Esperamos en el supermercado, entre el tránsito, en el consultorio médico.
Jugueteamos con los pulgares, apretamos la mandíbula y nos frustramos. En otra
esfera, esperamos que llegue una carta, que vuelva un hijo descarriado o que
cambie nuestro cónyuge. Esperamos un bebé al cual sostener en brazos. Esperamos
que se cumpla un deseo del corazón.
En el Salmo 40, David
declara: «Pacientemente esperé al Señor». El lenguaje original aquí sugiere que
él «esperaba, esperaba y esperaba» que Dios respondiera su oración.
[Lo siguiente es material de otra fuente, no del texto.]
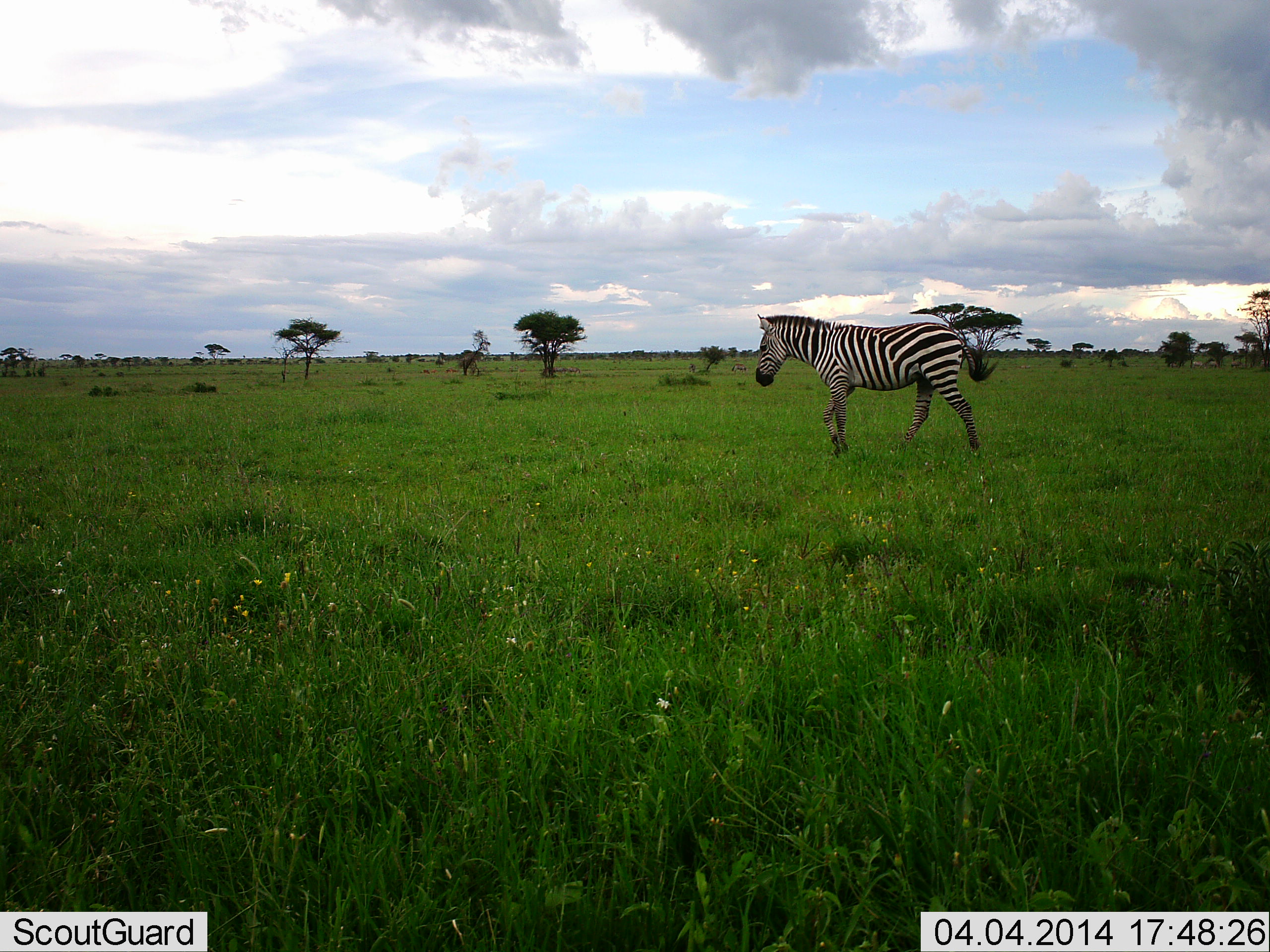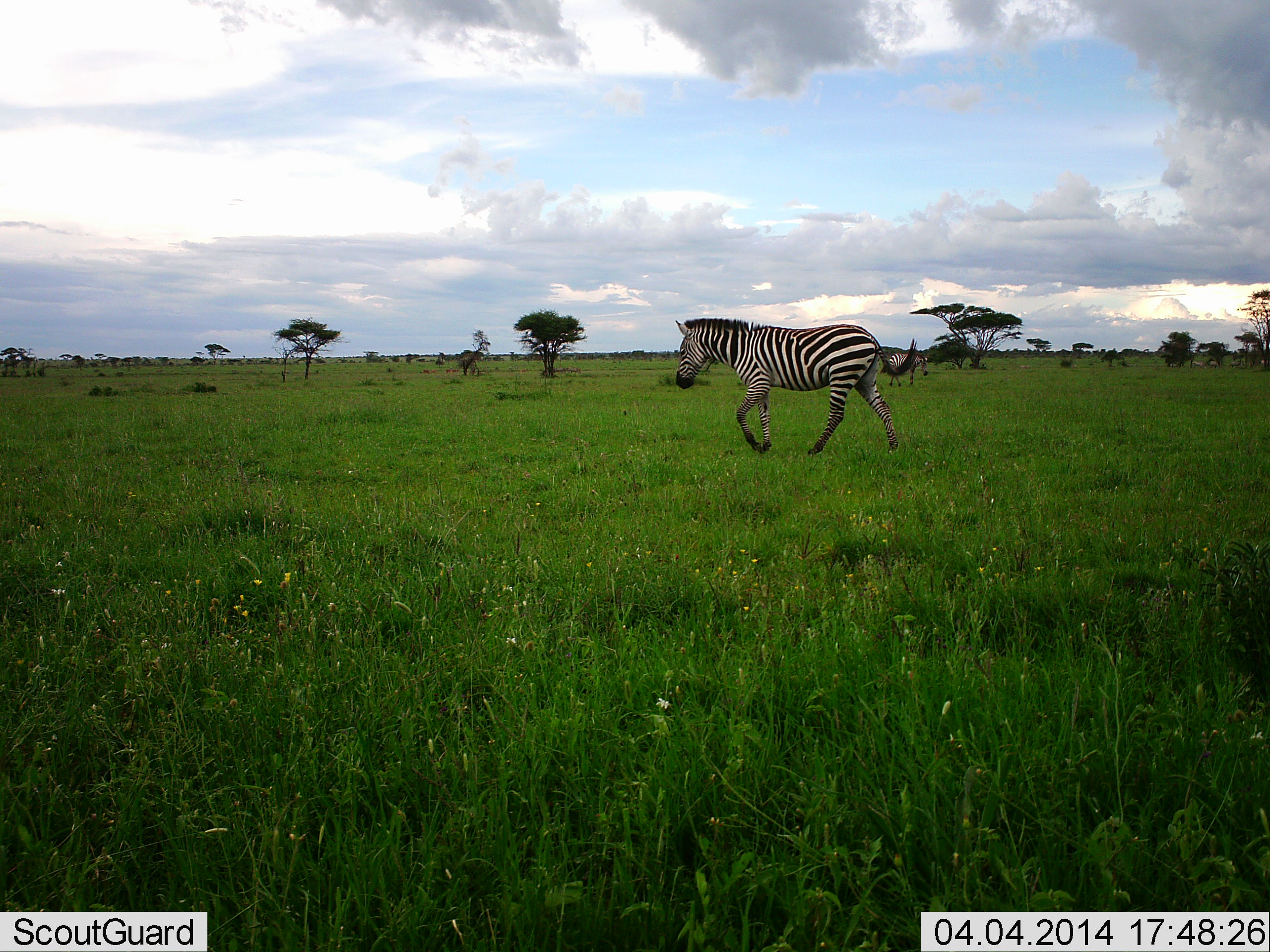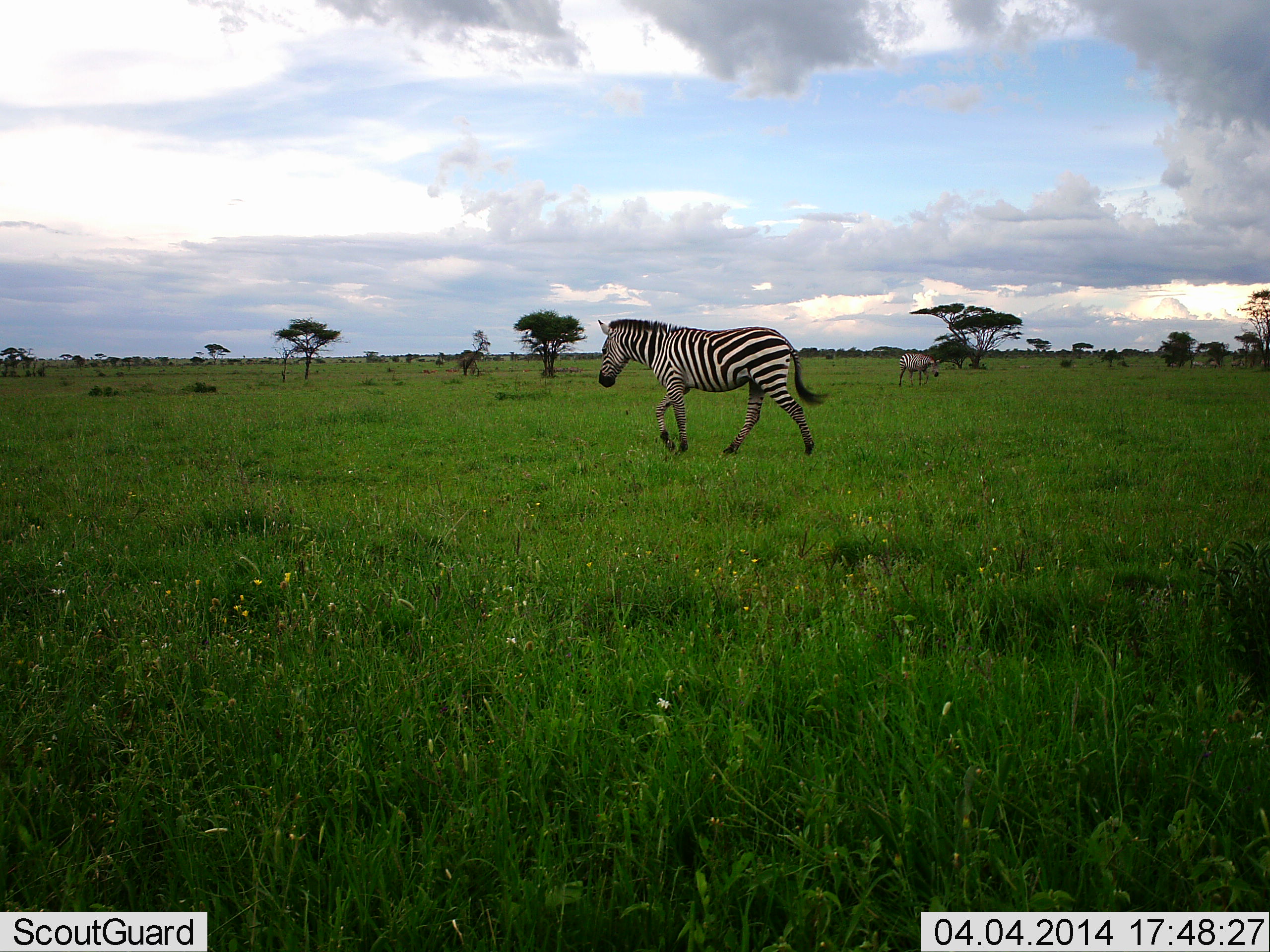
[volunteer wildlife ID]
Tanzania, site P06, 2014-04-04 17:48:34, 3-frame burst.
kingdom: Animalia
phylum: Chordata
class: Mammalia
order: Perissodactyla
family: Equidae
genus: Equus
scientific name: Equus quagga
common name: plains zebra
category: zebra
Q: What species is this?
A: Zebra (plains zebra) (Equus quagga).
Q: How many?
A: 2.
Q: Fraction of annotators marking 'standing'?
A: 0%.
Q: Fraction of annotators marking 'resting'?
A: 0%.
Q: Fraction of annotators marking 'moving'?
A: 100%.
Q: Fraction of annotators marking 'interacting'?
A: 0%.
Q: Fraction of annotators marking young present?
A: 0%.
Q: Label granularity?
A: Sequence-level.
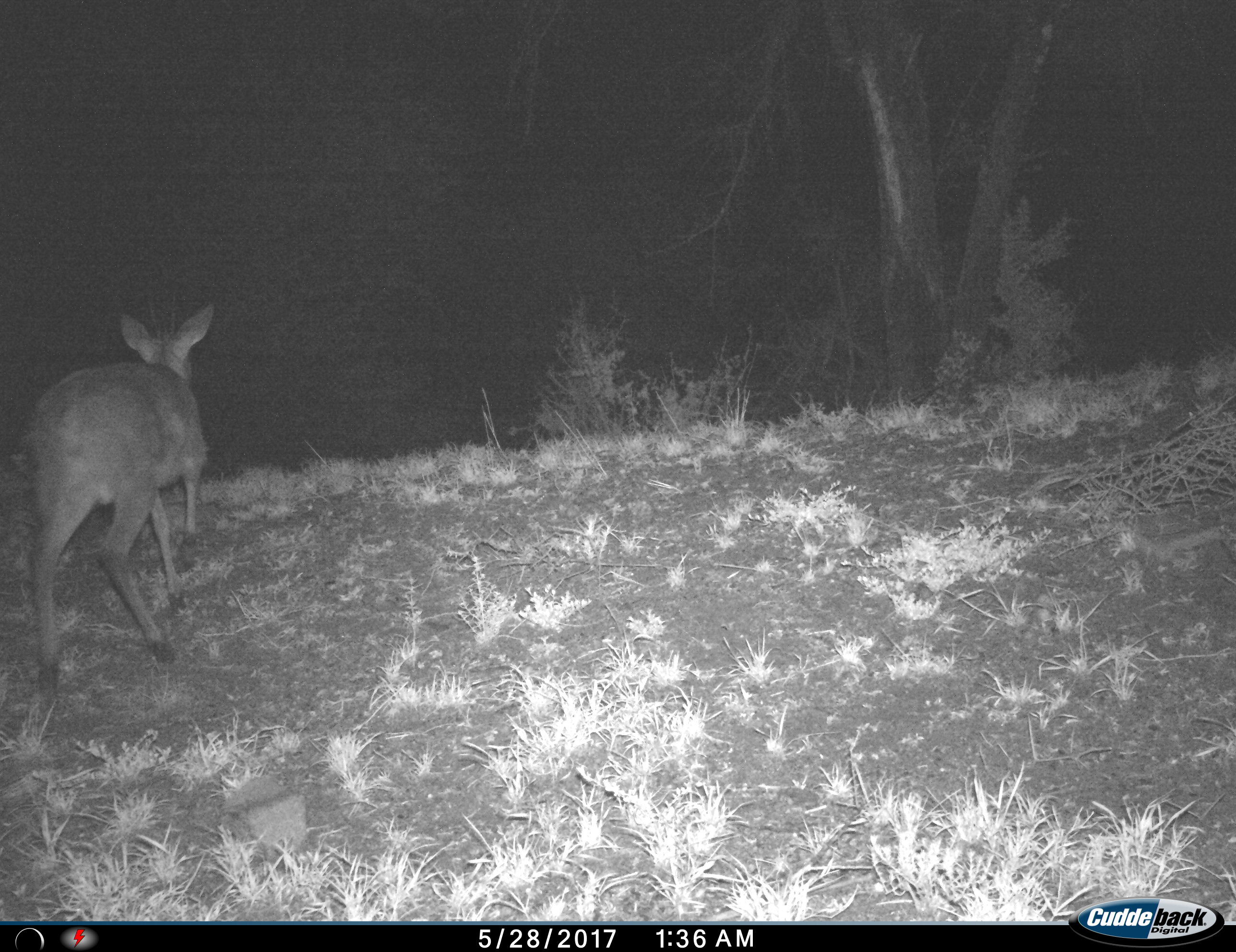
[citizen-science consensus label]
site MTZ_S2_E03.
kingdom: Animalia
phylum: Chordata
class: Mammalia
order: Artiodactyla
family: Bovidae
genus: Sylvicapra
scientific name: Sylvicapra grimmia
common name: common duiker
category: duikercommongrey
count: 1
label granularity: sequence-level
No
obstante, al mirar atrás y considerar ese tiempo de demora, alaba al Señor y
expresa que Dios «puso […] un cántico nuevo, un canto de alabanza» en su
corazón (40:3).
«¡Qué capítulo puede
escribirse sobre las demoras de Dios! —escribió F. B. Meyer—. Es el misterio de
educar al espíritu humano para que aplique la cualidad más sobresaliente de la
que es capaz». Mediante la disciplina de la espera, podemos desarrollar las
virtudes más serenas: sumisión, humildad, paciencia, perseverancia gozosa,
constancia en hacer el bien… virtudes que exigen la mayor cantidad de tiempo
para aprenderlas.
¿Qué hacemos cuando parece que Dios no nos concede el deseo de nuestro corazón? El Señor puede ayudarnos a amarlo y a confiar en Él lo suficiente como para aceptar con gozo las demoras, considerarlas una oportunidad para desarrollar estas virtudes… y alabarlo.